Blood parameters differentiate post COVID-19 condition from Myalgic Encephalomyelitis/Chronic Fatigue Syndrome and Fibromyalgia.
Giménez-Orenga, Karen, Pierquin, Justine, Brunel, Joanna et al. · Brain, behavior, & immunity - health · 2025 · DOI
Quick Summary
Researchers measured specific proteins and immune markers in the blood of people with post-COVID-19 condition, ME/CFS, and fibromyalgia to see if they could tell these conditions apart. They found that certain blood markers could distinguish post-COVID-19 condition from the other two conditions with very high accuracy, suggesting these illnesses may involve different immune patterns even though their symptoms overlap significantly.
######
# [INSTRUCTIONS TO FOLLOW]
Reproduce the portion of the blood-marker study text starting at "Blood parameters differentiate" and ending at "symptoms overlap significantly.".
######
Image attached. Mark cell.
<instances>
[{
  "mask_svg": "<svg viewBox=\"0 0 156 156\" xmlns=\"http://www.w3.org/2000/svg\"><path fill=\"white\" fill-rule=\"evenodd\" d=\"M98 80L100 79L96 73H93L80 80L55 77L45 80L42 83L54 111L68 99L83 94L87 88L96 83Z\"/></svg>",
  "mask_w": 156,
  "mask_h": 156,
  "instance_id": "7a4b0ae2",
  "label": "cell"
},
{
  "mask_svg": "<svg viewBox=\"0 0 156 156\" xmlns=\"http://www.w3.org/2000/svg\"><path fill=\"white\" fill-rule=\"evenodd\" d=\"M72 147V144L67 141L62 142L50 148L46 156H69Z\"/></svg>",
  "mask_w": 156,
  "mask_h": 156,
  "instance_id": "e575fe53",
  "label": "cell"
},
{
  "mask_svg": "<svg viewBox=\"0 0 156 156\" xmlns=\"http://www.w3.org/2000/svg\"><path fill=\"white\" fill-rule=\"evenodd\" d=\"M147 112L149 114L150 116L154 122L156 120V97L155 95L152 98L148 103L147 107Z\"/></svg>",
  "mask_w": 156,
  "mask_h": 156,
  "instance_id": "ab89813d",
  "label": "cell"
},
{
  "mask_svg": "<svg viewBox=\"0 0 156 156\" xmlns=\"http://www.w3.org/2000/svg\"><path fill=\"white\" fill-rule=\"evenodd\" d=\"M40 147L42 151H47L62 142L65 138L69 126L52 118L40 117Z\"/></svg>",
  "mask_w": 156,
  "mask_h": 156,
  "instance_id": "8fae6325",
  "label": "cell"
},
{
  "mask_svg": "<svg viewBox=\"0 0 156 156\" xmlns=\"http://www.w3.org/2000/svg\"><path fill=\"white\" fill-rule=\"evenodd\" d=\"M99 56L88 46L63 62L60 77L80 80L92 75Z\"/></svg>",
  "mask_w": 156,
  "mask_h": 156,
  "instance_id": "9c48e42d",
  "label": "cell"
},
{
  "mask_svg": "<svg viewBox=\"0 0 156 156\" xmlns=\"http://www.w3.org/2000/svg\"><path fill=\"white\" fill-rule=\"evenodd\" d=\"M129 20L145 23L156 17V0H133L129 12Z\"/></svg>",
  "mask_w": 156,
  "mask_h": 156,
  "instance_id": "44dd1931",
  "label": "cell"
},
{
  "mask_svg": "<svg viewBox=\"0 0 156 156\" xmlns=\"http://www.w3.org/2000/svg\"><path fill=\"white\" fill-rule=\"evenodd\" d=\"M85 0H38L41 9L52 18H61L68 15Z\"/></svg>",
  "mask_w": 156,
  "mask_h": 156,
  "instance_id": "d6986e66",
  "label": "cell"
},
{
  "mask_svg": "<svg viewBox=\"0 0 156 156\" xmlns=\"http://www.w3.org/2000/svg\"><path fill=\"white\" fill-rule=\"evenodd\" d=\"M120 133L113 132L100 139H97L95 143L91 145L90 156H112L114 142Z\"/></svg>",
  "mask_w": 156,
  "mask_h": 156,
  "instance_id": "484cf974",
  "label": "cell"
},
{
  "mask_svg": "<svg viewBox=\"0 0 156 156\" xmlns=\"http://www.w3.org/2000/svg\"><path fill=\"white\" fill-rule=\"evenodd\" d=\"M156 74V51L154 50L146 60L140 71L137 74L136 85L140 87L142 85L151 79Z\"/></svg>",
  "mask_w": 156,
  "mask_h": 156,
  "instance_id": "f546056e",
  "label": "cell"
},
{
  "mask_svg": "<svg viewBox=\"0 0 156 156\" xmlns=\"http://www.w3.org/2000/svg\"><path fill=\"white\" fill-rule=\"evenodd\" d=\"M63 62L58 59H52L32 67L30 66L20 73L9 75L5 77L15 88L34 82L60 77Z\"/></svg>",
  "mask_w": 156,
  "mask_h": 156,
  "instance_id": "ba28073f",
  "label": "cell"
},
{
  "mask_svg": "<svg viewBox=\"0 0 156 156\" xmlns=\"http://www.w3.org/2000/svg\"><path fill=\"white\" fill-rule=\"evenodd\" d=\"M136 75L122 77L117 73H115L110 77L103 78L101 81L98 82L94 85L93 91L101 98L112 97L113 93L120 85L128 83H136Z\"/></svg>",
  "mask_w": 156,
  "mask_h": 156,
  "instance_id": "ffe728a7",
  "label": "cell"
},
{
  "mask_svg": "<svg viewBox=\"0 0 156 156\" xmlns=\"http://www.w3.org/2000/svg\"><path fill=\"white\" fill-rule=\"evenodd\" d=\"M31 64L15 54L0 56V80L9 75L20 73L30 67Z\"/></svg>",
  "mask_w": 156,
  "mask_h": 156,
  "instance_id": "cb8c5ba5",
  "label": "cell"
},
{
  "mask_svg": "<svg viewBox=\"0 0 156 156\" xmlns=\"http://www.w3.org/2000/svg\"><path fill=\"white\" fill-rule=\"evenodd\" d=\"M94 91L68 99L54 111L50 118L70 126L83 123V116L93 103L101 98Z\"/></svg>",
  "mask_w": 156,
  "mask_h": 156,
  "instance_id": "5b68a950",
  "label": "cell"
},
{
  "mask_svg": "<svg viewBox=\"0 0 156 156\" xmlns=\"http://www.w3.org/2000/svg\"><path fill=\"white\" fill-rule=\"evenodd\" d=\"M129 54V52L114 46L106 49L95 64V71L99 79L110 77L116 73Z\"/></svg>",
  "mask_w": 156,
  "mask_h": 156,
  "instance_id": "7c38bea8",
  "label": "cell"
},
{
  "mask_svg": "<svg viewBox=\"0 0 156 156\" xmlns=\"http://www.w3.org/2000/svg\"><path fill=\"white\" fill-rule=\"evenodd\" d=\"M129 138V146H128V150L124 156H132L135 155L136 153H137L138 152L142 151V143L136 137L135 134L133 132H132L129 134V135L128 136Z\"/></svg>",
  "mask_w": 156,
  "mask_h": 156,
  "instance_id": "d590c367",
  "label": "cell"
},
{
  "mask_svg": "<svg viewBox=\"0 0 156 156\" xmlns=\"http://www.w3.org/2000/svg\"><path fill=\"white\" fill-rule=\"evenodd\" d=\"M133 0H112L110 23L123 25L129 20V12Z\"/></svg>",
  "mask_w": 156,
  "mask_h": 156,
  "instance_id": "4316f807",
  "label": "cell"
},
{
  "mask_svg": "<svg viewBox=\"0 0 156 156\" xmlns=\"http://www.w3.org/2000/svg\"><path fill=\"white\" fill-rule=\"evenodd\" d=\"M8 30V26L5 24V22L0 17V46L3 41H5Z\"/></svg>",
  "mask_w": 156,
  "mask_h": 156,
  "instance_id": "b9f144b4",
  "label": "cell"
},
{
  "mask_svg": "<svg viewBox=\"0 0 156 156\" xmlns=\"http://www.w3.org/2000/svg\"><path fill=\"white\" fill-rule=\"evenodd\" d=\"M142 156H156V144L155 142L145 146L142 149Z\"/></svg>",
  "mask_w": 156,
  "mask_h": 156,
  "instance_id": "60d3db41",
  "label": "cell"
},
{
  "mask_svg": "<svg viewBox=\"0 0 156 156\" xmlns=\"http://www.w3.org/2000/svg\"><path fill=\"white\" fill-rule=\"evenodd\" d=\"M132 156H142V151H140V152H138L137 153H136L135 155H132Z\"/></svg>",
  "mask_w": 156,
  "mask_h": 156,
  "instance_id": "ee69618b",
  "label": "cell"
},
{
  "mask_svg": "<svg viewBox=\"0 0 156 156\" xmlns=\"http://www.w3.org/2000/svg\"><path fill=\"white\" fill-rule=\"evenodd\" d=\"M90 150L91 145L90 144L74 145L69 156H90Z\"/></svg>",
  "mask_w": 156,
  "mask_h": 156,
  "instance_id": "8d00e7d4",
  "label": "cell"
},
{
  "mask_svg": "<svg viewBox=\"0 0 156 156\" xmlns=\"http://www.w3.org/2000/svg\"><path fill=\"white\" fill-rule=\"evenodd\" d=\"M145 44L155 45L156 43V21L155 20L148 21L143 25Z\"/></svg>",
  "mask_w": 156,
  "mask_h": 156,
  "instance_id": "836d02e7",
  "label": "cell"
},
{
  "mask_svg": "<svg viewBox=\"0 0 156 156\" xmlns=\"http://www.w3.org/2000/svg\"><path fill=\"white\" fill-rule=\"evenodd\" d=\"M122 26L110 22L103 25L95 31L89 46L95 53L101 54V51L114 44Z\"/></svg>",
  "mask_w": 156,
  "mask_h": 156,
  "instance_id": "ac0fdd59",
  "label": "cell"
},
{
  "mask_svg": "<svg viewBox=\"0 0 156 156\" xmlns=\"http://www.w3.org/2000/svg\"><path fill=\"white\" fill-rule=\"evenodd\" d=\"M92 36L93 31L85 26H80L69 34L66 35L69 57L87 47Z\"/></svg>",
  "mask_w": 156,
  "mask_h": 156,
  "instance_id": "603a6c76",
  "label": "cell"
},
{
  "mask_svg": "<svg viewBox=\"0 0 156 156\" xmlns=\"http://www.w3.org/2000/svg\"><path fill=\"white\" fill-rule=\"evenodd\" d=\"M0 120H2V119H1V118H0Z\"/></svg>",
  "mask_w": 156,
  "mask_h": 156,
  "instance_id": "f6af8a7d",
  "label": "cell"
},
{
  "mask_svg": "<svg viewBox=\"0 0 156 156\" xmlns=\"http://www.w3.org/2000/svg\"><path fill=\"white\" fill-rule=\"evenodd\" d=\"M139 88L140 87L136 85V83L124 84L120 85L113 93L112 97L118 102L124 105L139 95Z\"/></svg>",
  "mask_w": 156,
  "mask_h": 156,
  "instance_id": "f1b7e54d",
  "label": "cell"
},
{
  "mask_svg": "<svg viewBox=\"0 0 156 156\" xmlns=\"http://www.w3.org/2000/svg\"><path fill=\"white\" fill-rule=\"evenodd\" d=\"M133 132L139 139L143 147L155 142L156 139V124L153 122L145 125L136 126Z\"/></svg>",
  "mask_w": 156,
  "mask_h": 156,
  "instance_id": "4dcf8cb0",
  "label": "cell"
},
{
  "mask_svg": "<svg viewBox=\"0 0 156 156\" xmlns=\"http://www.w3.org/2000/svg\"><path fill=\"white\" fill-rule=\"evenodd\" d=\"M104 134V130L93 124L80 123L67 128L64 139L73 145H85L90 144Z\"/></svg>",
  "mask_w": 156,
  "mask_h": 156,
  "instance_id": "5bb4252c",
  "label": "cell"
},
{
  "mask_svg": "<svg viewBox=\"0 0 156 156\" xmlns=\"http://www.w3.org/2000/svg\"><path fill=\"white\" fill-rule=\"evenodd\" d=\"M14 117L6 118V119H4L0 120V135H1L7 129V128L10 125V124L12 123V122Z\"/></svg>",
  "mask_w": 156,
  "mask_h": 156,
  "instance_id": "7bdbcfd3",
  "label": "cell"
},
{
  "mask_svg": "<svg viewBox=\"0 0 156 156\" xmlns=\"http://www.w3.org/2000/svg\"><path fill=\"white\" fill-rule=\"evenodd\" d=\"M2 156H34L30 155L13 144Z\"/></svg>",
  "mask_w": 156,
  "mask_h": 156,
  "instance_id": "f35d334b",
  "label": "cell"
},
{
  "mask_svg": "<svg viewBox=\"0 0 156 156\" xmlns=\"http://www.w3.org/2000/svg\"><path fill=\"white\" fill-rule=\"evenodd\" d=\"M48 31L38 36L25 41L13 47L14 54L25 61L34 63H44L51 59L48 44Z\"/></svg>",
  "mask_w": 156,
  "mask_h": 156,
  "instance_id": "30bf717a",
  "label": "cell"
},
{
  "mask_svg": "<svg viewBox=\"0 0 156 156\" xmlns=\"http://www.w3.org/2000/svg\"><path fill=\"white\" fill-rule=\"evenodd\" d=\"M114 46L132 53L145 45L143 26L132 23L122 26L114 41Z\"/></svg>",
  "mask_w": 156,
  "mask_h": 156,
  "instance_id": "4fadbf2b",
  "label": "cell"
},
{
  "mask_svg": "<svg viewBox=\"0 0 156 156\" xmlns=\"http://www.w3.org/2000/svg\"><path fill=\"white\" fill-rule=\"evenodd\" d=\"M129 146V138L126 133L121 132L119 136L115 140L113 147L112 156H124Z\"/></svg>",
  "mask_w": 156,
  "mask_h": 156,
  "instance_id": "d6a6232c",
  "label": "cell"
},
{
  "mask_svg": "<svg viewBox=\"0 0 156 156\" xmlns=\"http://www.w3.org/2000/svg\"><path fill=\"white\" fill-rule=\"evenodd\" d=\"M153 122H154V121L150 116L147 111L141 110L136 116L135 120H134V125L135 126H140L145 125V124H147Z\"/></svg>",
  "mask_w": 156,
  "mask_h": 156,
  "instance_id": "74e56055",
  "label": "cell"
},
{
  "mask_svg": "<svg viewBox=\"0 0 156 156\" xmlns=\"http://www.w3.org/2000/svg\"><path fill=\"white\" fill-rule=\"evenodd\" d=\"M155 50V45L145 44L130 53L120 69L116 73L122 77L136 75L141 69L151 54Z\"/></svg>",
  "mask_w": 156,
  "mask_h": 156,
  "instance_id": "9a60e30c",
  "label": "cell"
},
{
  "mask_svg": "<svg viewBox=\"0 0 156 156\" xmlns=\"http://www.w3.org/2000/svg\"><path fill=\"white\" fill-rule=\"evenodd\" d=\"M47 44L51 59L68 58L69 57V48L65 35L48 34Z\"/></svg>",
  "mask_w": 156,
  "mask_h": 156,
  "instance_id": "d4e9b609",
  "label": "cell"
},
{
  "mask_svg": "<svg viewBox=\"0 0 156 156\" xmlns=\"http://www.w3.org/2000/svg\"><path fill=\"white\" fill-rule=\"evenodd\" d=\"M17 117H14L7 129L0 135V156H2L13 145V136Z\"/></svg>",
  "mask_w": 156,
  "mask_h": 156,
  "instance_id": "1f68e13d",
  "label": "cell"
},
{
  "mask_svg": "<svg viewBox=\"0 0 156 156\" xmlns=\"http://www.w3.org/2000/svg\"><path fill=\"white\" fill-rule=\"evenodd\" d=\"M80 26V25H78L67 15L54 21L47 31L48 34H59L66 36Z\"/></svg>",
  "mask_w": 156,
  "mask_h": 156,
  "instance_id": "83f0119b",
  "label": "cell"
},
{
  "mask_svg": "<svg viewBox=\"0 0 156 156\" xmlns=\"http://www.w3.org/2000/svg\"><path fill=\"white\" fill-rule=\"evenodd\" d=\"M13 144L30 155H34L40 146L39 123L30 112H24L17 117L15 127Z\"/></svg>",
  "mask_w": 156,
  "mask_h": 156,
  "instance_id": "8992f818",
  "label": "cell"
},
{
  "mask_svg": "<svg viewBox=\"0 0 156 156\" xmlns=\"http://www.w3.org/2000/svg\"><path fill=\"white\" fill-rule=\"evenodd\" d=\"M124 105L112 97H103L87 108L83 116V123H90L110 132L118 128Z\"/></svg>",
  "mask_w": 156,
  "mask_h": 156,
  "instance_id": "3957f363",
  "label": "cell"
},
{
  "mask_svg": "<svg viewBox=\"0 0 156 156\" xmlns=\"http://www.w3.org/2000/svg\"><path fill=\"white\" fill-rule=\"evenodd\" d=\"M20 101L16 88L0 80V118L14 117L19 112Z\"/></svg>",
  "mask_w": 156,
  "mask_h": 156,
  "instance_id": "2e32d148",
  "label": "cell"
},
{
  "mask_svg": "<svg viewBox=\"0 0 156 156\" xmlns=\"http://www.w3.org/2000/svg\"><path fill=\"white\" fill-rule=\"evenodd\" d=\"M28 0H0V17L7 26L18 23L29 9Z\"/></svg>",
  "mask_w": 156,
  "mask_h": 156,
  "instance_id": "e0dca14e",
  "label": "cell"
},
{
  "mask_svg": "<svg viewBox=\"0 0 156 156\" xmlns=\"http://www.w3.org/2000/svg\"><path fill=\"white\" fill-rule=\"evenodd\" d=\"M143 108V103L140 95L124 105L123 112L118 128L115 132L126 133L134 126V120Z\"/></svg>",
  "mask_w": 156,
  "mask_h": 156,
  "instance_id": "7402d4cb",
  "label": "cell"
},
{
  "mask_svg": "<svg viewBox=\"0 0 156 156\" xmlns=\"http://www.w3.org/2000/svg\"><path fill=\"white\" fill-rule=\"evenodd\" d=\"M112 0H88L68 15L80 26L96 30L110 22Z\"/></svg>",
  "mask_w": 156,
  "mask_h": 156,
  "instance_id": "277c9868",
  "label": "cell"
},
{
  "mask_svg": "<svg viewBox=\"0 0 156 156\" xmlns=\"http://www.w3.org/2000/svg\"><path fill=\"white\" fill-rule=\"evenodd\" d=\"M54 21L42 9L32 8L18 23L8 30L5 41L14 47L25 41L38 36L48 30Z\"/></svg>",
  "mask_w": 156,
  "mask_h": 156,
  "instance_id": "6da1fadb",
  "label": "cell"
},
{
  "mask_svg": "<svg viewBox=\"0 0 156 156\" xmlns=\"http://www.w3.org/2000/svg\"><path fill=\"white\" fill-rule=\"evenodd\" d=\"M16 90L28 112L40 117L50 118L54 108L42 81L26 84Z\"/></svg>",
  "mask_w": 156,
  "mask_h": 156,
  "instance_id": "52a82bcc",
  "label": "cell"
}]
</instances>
######
# [REPLY]
Blood parameters differentiate post COVID-19 condition from Myalgic Encephalomyelitis/Chronic Fatigue Syndrome and Fibromyalgia.
Giménez-Orenga, Karen, Pierquin, Justine, Brunel, Joanna et al. · Brain, behavior, & immunity - health · 2025 · DOI
Quick Summary
Researchers measured specific proteins and immune markers in the blood of people with post-COVID-19 condition, ME/CFS, and fibromyalgia to see if they could tell these conditions apart. They found that certain blood markers could distinguish post-COVID-19 condition from the other two conditions with very high accuracy, suggesting these illnesses may involve different immune patterns even though their symptoms overlap significantly.